Decidimos entonces, nosotros, los
niños zanahorios de camisitas, vestiditos y tacones, ir a otro lugar mucho más
recóndito en el que sabíamos que no habría que pagar la entrada y que, si
comprábamos cerveza, nos permitirían bailar toda la noche: lo que realmente
deseábamos. Después de un gran susto que pasamos en un taxi, con un conductor
que no dejaba de mirarme por el retrovisor y que me preguntó el nombre para que
yo me distrajera mientras él cambiaba la ruta, llegamos al lugar. Sobre el
conductor, yo ya venía lo suficientemente asustada así que no le respondí y le
dije que se estaba desviando, que cuidado, que por allá no era. Nos bajamos
sanos y salvos. Con todo el dinero. Con todos los órganos. Con lo que nos quedaba
de virtud.
Por fin estábamos en el
nuevo lugar. Nos recibieron amablemente
y nos entregaron un volante que, como era de esperarse, ninguno leyó. Solo un
amigo curioso lo ojeó después y se dio cuenta de la gran noticia de la noche:
Hoy, Geovani Ayala en concierto. Cover: 25.000. La desilusión no pudo ser más
grande: estaban, la mayoría, muy lejos de su casa; no teníamos el dinero
suficiente para otro cambio de sitio; los que nos habíamos bajado del taxi con
miedo, no queríamos montarnos en otro; y, lo más grave, necesitábamos un lugar
en el que el consumo mínimo fuera realmente mínimo, porque, como ya lo dije,
nadie quería tomar licor.
Optamos por ingresar a la
discoteca de la que nos sacaron al inicio de este relato y sucedió todo lo que
ya conté. Como última opción, después de ya muchas decepciones, ingresamos a
otra en la que, según las averiguaciones de dos amigos, podíamos tomar solo
cerveza y bailar sin preocupaciones. Entramos, subimos: era un segundo piso.

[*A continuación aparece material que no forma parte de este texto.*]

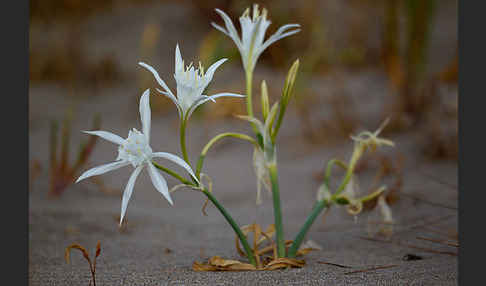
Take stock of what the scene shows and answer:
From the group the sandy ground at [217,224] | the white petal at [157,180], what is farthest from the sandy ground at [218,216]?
the white petal at [157,180]

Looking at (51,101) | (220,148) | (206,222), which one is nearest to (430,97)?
(220,148)

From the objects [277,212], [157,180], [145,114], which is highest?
[145,114]

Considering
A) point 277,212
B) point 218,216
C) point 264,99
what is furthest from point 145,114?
point 218,216

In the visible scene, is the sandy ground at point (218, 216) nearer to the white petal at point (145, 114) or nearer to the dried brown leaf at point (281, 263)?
the dried brown leaf at point (281, 263)

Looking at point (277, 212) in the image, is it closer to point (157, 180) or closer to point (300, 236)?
point (300, 236)

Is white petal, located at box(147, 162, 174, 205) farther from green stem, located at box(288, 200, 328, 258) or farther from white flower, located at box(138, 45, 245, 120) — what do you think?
green stem, located at box(288, 200, 328, 258)

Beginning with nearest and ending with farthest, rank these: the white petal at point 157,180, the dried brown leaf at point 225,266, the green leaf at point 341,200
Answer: the white petal at point 157,180, the dried brown leaf at point 225,266, the green leaf at point 341,200
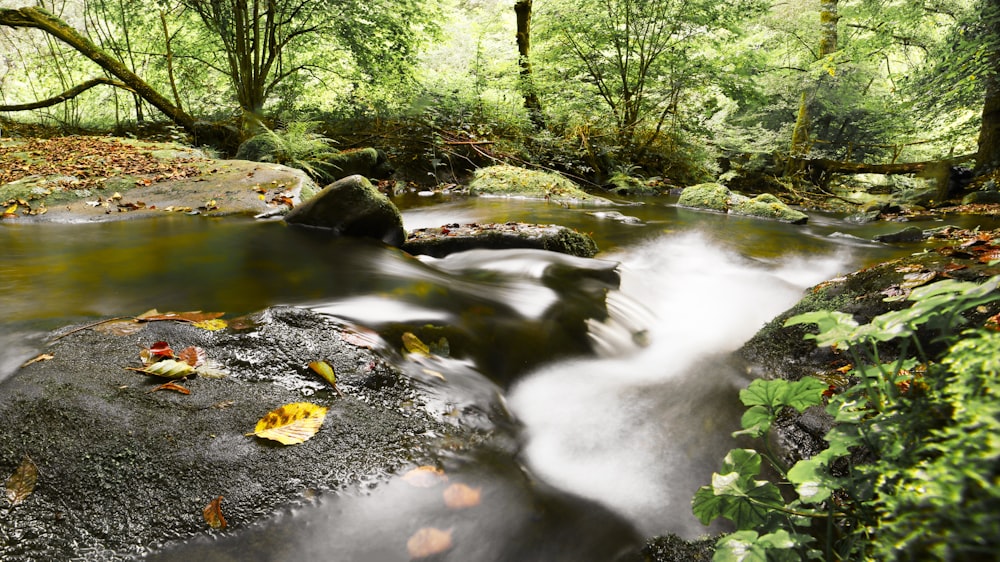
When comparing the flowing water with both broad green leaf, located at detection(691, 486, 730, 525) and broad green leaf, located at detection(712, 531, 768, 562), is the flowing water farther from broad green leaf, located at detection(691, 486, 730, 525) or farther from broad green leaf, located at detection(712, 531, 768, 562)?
broad green leaf, located at detection(712, 531, 768, 562)

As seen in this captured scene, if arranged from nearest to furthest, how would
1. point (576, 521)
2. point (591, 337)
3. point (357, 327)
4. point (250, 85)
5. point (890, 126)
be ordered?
point (576, 521) < point (357, 327) < point (591, 337) < point (250, 85) < point (890, 126)

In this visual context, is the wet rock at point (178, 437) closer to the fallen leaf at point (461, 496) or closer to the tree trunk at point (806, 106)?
the fallen leaf at point (461, 496)

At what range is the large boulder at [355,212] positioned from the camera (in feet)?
17.2

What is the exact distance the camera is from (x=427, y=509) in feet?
6.06

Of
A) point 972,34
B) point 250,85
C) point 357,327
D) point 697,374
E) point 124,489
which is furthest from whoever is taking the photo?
point 250,85

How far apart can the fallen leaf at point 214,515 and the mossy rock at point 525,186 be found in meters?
9.41

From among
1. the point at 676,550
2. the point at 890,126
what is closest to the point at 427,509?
the point at 676,550

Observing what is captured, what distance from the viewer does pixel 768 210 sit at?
984 centimetres

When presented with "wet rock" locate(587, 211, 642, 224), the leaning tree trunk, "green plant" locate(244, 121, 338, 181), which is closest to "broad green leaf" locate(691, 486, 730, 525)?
"wet rock" locate(587, 211, 642, 224)

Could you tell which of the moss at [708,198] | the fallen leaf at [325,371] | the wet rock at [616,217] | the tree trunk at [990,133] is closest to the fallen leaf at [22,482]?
the fallen leaf at [325,371]

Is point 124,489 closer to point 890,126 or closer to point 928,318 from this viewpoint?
point 928,318

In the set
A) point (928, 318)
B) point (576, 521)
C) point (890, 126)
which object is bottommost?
point (576, 521)

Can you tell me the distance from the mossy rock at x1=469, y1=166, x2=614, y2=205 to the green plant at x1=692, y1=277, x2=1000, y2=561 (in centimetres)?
950

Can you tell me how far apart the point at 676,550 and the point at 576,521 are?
1.31 feet
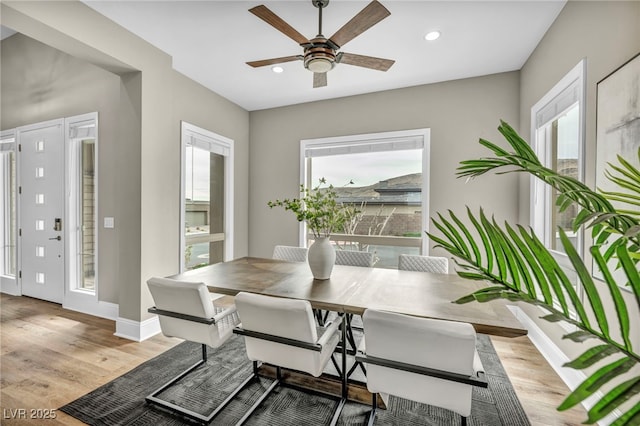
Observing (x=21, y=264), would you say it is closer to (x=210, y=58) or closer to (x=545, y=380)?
(x=210, y=58)

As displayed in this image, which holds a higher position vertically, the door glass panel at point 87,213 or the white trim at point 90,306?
the door glass panel at point 87,213

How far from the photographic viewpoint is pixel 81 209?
349cm

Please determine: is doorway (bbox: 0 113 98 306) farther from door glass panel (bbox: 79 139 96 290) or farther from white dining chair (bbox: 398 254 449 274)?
white dining chair (bbox: 398 254 449 274)

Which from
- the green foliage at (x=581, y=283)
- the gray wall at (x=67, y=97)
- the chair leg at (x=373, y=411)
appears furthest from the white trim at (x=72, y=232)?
the green foliage at (x=581, y=283)

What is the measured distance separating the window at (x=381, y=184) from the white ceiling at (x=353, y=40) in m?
0.77

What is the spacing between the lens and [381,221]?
4.04m

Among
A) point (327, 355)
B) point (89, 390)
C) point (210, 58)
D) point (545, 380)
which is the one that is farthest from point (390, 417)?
point (210, 58)

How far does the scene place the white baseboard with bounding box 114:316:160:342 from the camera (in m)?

Una canción, dos canciones, el que baila, el que no baila, el hueco en el piso
que hacía ir el zapato, la pista llena, el sudor en la cara, el mesero que
llega y que pregunta qué van a pedir, y la siguiente mala noticia: ¿Cerveza? ¡No! ¿Cómo se les ocurre que les
voy a vender una jarra de cerveza a todos ustedes? Palabra que va, palabra
que viene, que por favor, que es que no tomamos, que esperate, que otra cancioncita,
que hasta luego y que dígale al portero
que dé bien la información.
Era casi media noche y ya
teníamos, por lo menos, una cosa clara: no nos dejarían estar en ningún sitio
si no consumíamos licor. Última opción: casa de Lina a tres cuadras de donde
estábamos. Lo único que yo podía ofrecerles era un computador portátil con
internet para buscar la música en Youtube. No hubo problema, ganaron las ganas.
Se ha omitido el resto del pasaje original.